The numba backend is not inserted into the auto resolution chain because it is a CPU-only backend like NumPy. Use it explicitly via backend="numba" or FAST_VOLLIB_BACKEND=numba when you want JIT-compiled CPU acceleration without a GPU.


Setting a backend

Per-session (process-level)

import fast_vollib

fast_vollib.set_backend("torch")   # all subsequent calls use PyTorch

# Reset to auto-resolution
fast_vollib.set_backend("auto")

Per-call

Every pricing, IV, and Greek function accepts a backend keyword:

price = fast_vollib.fast_black_scholes(
    flag="c", S=100, K=100, t=0.25, r=0.05, sigma=0.20,
    backend="numpy",
)

Via environment variable

export FAST_VOLLIB_BACKEND=torch
python my_script.py

Inspecting the active backend

print(fast_vollib.get_backend())         # resolved backend for "auto"
print(fast_vollib.get_backend("torch"))  # pass an explicit value to validate it

Native tensor output

Most public functions default to return_as="dataframe", which materializes a pandas.DataFrame. Pass return_as="numpy" if you want a numpy.ndarray, or pass return_native=True on the PyTorch and JAX backends to receive the backend's native type instead:

# Returns a torch.Tensor (float64)
price = fast_vollib.fast_black_scholes(
    flag="c", S=100, K=100, t=0.25, r=0.05, sigma=0.20,
    backend="torch",
    return_native=True,
)

Note

return_native=True has no effect on the NumPy backend — NumPy arrays are already the native type.
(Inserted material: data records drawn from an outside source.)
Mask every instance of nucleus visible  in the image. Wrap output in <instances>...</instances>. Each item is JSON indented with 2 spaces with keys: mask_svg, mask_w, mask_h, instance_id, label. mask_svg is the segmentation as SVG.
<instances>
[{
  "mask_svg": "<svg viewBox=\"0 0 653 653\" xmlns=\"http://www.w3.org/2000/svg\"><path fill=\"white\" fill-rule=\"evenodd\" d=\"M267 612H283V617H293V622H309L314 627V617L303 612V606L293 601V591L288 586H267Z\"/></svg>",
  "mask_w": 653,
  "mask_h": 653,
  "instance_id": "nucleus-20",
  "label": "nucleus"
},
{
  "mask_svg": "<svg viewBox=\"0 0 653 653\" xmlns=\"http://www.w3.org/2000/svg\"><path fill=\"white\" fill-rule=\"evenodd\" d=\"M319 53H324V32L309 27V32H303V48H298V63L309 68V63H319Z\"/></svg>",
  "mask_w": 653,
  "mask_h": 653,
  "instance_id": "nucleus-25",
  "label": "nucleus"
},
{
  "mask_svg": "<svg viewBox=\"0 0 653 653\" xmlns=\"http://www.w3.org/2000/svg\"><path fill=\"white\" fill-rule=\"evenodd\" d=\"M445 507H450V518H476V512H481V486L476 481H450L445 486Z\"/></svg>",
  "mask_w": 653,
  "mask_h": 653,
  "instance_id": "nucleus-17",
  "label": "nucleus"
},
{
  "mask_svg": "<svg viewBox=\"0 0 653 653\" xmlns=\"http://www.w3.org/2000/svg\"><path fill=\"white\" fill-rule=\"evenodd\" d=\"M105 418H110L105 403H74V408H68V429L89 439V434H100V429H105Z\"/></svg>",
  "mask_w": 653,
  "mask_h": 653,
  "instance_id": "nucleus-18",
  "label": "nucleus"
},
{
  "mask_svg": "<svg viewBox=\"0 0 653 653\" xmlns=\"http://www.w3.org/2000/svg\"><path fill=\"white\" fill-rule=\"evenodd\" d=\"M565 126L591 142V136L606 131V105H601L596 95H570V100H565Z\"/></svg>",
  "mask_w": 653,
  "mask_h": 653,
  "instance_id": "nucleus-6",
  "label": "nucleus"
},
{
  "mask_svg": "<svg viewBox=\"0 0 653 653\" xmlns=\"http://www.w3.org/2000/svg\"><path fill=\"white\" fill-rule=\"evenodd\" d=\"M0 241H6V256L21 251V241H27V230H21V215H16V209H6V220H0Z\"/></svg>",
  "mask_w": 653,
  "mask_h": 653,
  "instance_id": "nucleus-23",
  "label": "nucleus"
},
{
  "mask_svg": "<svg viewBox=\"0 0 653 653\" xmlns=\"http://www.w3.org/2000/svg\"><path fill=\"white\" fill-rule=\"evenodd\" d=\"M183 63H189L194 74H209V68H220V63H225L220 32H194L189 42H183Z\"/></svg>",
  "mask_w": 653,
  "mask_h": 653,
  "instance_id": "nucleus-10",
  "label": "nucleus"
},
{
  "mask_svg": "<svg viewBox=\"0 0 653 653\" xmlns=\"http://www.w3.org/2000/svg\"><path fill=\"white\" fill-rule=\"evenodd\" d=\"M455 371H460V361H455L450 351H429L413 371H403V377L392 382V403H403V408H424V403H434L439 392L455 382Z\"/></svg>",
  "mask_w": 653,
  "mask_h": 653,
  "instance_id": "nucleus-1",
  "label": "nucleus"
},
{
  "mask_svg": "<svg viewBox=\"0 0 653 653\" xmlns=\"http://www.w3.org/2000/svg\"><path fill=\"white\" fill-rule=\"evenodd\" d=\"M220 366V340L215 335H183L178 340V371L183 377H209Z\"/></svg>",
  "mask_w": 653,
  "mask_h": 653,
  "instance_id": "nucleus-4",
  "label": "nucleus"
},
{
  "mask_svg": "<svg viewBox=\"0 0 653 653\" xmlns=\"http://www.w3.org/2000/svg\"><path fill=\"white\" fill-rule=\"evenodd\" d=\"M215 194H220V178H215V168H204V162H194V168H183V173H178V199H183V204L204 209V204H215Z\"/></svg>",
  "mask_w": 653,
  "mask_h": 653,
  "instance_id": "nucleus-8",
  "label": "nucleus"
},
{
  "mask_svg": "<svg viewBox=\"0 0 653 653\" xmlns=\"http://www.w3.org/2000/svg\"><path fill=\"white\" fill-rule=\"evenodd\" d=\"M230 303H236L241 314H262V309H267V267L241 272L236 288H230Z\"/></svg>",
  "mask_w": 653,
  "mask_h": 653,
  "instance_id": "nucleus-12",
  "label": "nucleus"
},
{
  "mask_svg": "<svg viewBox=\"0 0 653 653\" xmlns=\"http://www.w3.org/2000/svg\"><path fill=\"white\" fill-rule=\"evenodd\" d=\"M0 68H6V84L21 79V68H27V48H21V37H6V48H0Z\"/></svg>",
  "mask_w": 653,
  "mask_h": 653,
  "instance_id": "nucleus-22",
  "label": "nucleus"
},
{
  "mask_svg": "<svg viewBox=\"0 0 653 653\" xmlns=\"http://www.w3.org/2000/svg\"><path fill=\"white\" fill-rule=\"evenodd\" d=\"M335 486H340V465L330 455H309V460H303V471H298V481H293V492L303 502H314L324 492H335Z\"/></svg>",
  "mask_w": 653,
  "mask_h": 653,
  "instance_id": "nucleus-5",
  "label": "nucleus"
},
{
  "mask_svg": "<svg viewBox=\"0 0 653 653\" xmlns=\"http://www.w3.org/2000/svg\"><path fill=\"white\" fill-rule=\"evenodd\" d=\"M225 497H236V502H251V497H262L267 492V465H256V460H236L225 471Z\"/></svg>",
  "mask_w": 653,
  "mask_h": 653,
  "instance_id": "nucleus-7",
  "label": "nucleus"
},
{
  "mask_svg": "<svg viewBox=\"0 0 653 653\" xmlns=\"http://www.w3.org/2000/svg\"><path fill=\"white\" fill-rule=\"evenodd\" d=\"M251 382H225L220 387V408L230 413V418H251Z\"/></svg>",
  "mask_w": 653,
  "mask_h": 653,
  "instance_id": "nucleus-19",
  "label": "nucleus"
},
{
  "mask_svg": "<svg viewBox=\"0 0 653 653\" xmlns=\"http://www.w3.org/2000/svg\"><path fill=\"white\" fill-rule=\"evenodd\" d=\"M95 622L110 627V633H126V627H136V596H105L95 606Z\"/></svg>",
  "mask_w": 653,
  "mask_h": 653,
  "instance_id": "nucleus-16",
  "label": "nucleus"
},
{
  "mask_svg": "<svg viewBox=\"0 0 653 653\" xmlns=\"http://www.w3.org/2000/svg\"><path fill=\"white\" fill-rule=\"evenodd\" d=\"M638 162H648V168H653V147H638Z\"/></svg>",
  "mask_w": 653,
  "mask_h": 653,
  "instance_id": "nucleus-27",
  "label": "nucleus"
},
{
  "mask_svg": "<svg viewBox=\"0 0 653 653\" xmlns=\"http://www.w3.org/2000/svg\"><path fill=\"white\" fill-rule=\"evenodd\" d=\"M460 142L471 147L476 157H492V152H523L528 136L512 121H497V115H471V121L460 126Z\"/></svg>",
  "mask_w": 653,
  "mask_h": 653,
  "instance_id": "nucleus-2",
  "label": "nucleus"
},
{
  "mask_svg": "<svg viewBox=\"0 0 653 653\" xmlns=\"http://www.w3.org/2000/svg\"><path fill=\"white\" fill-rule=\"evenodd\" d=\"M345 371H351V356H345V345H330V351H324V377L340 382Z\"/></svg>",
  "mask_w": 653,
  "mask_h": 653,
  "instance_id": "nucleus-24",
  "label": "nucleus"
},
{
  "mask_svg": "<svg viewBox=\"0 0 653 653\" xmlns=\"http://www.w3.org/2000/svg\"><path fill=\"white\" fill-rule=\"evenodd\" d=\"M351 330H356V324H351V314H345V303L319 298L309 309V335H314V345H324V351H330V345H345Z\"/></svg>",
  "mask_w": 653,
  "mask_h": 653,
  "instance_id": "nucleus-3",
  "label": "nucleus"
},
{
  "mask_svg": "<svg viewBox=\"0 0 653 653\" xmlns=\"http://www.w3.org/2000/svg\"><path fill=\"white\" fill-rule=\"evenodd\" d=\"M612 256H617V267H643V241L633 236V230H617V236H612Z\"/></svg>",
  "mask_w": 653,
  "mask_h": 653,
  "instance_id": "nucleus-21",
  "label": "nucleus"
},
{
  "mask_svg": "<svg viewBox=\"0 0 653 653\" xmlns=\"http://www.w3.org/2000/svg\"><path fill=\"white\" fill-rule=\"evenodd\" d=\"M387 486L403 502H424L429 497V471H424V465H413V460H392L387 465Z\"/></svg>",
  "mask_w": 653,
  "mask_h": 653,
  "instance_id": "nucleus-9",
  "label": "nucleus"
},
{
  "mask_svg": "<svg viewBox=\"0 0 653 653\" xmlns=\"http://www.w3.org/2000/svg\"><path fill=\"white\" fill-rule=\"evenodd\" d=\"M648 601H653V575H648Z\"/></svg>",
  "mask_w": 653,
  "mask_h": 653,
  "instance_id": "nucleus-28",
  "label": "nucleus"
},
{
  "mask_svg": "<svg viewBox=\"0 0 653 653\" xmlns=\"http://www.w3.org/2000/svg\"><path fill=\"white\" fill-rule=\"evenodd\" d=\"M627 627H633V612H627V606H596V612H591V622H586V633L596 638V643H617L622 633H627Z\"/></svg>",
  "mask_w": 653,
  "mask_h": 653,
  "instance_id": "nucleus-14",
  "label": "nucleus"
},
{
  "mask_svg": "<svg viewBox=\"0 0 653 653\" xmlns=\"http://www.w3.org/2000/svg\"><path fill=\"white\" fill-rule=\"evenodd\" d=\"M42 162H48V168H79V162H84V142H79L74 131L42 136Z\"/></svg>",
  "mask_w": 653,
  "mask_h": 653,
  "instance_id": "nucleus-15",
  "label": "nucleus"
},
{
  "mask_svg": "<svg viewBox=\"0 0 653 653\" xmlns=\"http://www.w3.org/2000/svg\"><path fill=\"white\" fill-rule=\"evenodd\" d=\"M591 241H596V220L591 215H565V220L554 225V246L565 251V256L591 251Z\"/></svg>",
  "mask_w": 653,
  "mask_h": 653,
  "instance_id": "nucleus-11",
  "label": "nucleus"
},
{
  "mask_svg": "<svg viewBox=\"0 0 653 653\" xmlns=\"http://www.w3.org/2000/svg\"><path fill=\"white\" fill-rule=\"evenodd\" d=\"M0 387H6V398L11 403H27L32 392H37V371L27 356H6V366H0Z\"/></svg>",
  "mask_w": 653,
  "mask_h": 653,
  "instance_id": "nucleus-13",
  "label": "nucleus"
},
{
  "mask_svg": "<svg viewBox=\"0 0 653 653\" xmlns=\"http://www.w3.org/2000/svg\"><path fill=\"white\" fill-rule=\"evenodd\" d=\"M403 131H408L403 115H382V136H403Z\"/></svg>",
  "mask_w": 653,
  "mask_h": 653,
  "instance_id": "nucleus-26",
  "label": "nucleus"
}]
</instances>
For get_all_greeks, return_native=True returns a dict mapping each Greek name to a native backend array or tensor.


Backend availability

Backend pip install Notes
numpy bundled Always available
numba pip install "fast-vollib[numba]" CPU-only; JIT-compiled parallel loops
torch pip install "fast-vollib[torch]" CPU wheels are cross-platform; GPU requires CUDA
jax pip install "fast-vollib[jax]" CPU-only by default; add jax[cuda13] for GPU

Numba backend

The Numba backend compiles Black-Scholes pricing, Greeks, and the Halley+bisection IV solver to native machine code via @numba.njit(parallel=True). Each batch incurs a single Python→native dispatch; the Halley loop and bisection fallback execute entirely within the compiled kernel.
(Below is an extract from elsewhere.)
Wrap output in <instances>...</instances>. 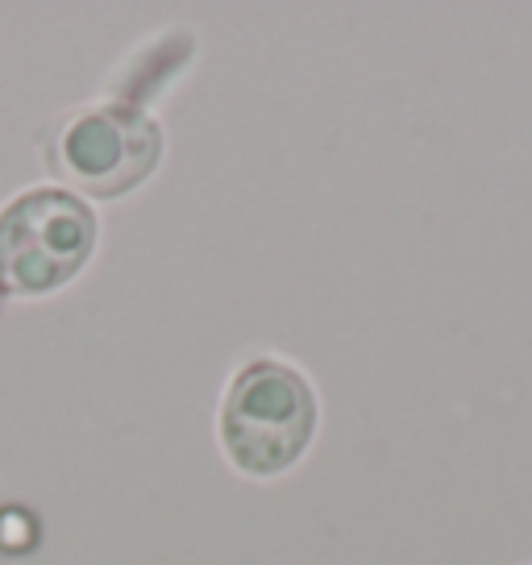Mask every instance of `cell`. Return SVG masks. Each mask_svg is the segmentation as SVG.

Kernels are compiled on first call and cached to __pycache__ for subsequent process starts. Expect a ~1–2 s warm-up on the first call; all subsequent calls hit the cache and are near-instant.

import fast_vollib

# Use the numba backend for a single call
price = fast_vollib.fast_black_scholes(
    flag="c", S=100, K=100, t=0.25, r=0.05, sigma=0.20,
    backend="numba",
)

# Or set it process-wide
fast_vollib.set_backend("numba")
# Or via environment variable
export FAST_VOLLIB_BACKEND=numba
python my_script.py

When to choose numba over numpy

  • Large batches (≥ 10 k options) on a CPU-only machine
  • Environments where PyTorch / JAX cannot be installed (e.g. minimal Docker images)
  • When you need deterministic, portable CPU performance without GPU drivers

Jäckel IV — a separate high-precision solver

The fast_vollib.jackel module is not routed through the backend system described above. It is a self-contained implementation of Peter Jäckel's "Let's Be Rational" algorithm and exposes one function per backend:

Backend Import Notes
NumPy + Numba (CPU) fast_vollib.jackel.jackel_iv.jackel_iv_black Parallel Numba kernels; ~8.5 ms / 100k
PyTorch (GPU) fast_vollib.jackel.torch_backend.jackel_iv_black_torch torch.compile fused; ~2.7 ms / 100k
JAX (GPU) fast_vollib.jackel.jax_backend.jackel_iv_black_jax XLA fused; ~2.4 ms / 100k
Triton (GPU) fast_vollib.jackel.triton_kernels.jackel_iv_triton Single-pass kernel; 0.056 ms / 100k

See Jäckel IV for full documentation and usage examples.